Wednesday, July 14, 2010 – 1:07 PM

profiler_beforeI was doing some work on the Parallel Programming with Microsoft .NET book yesterday. We’ve added some additional content to Appendix B to show some of the “visual patterns” that can tell you what’s wrong with your parallel code.

Here’s one of those patterns… The image on the left shows one of these patterns for an application with a load imbalance across the available cores. The vertical axis shows the number of cores being used, the horizontal axis shows time (click on the image to see a larger version). The green area shows the number of cores being used by my application.

As you can see I have a load imbalance problem. Some cores finish very quickly and are idle (grey on the graph) while others run for much longer. The overall time taken is entirely dependent on the longest running core.

And therein lies the problem. Why isn’t my application using all eight cores?! The eighth core is being used (indicated by the fact that it is colored yellow) but not by my application.

After some messing about investigation (and a hint from Steve Toub) I discovered that the profiler itself is the culprit! Because my application starts doing real work immediately and the profiler has some initial overhead the two compete for cores.
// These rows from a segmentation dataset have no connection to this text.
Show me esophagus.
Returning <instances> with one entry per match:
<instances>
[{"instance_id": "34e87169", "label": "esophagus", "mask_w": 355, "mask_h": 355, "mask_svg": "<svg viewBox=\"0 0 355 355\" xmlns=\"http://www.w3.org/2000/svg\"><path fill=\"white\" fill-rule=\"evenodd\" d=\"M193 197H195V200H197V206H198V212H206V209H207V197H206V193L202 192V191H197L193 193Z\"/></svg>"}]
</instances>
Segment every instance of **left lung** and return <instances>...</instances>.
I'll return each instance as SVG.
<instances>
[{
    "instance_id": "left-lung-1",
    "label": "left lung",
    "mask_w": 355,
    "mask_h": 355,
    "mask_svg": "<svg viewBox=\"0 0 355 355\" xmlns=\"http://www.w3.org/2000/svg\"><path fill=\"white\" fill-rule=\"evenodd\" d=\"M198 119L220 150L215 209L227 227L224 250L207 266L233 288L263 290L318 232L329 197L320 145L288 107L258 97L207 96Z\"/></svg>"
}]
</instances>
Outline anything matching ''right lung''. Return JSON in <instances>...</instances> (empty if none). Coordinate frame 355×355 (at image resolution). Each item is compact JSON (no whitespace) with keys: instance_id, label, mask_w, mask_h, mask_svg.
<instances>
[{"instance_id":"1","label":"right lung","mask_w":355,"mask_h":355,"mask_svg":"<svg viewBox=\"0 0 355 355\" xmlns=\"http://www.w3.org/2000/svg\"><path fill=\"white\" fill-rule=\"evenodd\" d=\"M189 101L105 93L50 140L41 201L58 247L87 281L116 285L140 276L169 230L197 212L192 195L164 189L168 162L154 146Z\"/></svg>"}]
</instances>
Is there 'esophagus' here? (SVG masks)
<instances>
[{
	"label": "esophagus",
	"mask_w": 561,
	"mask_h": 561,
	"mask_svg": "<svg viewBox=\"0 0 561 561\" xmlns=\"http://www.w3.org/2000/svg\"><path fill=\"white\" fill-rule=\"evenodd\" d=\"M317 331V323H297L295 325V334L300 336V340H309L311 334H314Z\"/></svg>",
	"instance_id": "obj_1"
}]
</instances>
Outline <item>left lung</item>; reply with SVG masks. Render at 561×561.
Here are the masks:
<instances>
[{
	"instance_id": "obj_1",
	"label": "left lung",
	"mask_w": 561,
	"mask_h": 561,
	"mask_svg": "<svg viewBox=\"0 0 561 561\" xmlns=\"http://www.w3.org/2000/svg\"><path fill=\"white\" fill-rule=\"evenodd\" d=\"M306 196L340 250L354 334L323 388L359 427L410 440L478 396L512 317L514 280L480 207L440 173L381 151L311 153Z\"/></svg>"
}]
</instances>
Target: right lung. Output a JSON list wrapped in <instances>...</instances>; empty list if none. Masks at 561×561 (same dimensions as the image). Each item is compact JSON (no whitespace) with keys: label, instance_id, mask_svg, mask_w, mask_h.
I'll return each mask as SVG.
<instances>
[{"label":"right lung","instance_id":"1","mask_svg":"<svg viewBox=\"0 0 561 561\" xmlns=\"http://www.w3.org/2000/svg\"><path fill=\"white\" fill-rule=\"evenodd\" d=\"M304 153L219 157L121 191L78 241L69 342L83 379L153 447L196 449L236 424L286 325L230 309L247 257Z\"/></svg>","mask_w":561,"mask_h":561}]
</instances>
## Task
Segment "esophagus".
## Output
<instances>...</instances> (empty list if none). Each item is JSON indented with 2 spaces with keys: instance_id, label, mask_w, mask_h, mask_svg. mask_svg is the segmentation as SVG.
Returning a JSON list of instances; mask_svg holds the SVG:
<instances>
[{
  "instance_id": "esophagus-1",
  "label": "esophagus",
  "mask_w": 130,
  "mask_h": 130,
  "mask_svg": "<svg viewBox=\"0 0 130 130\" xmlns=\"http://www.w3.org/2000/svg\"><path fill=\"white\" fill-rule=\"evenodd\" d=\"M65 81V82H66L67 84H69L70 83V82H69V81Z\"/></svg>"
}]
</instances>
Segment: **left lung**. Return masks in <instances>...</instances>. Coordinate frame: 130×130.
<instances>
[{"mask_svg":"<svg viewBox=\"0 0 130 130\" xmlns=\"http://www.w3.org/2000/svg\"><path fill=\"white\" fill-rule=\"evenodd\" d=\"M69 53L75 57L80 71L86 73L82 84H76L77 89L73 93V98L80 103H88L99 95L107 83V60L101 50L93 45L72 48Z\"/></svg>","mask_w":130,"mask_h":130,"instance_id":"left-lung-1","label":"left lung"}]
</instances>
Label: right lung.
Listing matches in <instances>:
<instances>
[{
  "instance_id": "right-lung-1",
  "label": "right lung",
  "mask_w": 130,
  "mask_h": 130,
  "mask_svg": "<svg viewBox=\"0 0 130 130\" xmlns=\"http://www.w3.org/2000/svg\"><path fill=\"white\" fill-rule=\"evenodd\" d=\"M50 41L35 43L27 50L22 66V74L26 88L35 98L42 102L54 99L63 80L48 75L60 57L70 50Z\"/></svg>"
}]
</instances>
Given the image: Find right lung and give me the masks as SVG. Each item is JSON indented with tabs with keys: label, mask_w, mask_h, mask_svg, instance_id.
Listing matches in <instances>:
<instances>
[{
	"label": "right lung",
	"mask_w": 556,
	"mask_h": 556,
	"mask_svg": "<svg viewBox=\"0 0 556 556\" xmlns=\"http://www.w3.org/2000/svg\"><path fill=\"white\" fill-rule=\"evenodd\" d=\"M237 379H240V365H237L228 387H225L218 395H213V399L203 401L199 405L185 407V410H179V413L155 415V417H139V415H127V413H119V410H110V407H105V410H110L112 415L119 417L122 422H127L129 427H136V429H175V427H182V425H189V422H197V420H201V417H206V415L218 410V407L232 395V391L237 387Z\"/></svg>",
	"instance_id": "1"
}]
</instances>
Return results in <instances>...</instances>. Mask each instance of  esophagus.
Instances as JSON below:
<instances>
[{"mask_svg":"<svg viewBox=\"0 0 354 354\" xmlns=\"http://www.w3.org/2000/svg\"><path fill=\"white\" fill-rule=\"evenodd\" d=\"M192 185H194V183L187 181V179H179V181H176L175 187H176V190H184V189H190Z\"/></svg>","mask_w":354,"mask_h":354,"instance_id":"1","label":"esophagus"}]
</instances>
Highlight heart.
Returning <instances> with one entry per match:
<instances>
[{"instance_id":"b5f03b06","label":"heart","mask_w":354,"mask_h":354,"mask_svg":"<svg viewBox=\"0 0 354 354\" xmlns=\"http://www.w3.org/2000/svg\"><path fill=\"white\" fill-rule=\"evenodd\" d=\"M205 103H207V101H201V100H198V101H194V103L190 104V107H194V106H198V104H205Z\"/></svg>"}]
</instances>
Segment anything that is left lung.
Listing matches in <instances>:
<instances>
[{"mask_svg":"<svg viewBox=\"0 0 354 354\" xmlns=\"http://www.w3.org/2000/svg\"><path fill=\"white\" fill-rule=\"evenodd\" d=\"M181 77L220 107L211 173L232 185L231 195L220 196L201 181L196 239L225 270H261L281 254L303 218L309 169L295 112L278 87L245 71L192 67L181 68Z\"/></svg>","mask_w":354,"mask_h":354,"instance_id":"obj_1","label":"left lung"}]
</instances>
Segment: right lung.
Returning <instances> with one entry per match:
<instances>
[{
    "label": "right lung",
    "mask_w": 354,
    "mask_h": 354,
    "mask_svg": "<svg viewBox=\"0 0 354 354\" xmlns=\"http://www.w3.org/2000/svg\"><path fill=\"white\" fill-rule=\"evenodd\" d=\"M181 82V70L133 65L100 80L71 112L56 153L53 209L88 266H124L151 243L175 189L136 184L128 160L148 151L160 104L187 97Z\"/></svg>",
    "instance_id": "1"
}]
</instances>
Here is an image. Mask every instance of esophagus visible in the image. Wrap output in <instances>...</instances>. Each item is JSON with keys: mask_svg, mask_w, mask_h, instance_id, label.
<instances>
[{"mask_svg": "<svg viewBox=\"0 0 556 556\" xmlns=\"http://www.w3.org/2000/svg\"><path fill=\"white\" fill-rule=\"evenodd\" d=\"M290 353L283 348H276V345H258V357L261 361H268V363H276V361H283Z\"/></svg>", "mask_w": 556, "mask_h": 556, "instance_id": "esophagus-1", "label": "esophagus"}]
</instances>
The solution is to add the following couple of lines to the start of the application being profiled.

Console.WriteLine("After the profiler has initialized press a key...");
Console.ReadKey();

Then you can start the profile session and after the profiler has started press a key in the application window to start the real work.

profiler_afterNow the profiler output is much more like what you’d expect. All eight cores are being used by my application. The graph timescale is different and I’ve cut off the initial startup section of the graph.

Note: If you’re really on the ball you might notice that the size green area has also changed between the two images. This is because in the process of tracking down this issue I modified the application to do more work.

You could also use Scenario Markers to to flag in the profiler exactly when your application started.

The source code for this example and others can be found on CodePlex along with a chapter describing some other common visual patterns that you can see using the profiler and how to use scenario markers.